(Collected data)
══════════
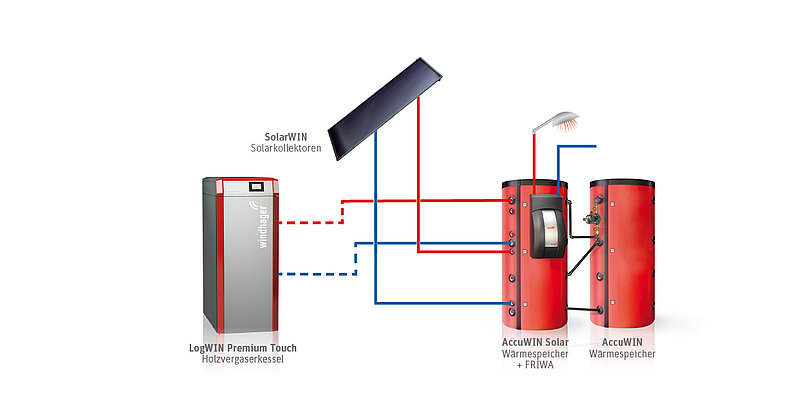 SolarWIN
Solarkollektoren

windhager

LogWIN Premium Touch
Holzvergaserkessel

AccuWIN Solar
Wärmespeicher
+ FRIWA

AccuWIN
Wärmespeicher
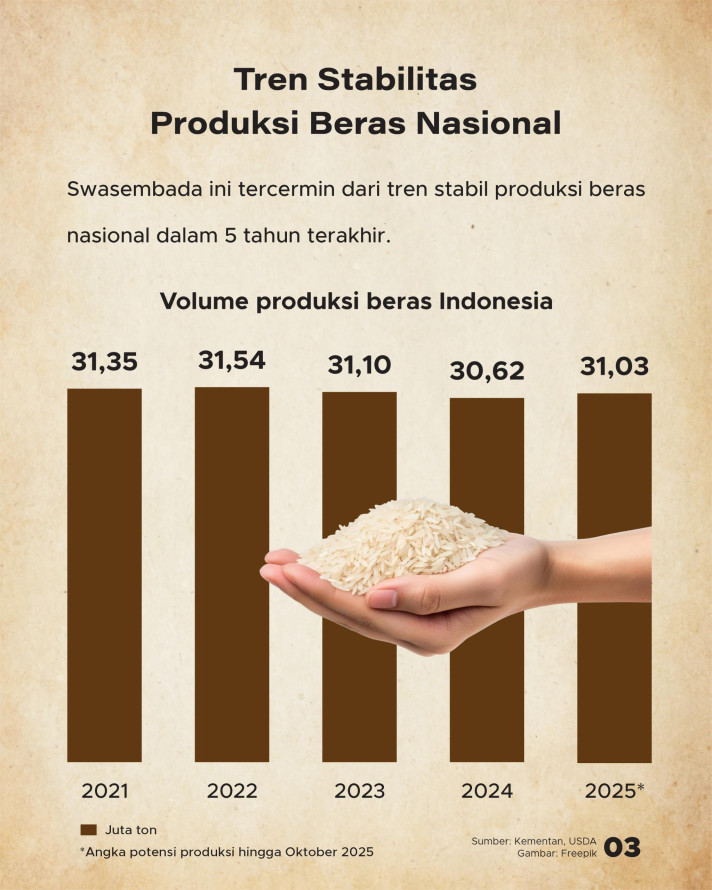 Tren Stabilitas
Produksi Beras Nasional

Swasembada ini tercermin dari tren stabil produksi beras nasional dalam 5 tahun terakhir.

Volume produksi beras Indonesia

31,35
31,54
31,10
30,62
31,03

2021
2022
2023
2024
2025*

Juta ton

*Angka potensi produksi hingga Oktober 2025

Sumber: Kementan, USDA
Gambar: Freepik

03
══════════
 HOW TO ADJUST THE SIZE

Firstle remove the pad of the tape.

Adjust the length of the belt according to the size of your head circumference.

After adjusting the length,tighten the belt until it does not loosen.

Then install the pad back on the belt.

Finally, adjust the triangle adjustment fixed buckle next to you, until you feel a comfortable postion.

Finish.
══════════
Action item: Examine the records above and give the number of lines in which the string "belt" appears, with no other words.

Response to the exercise: 3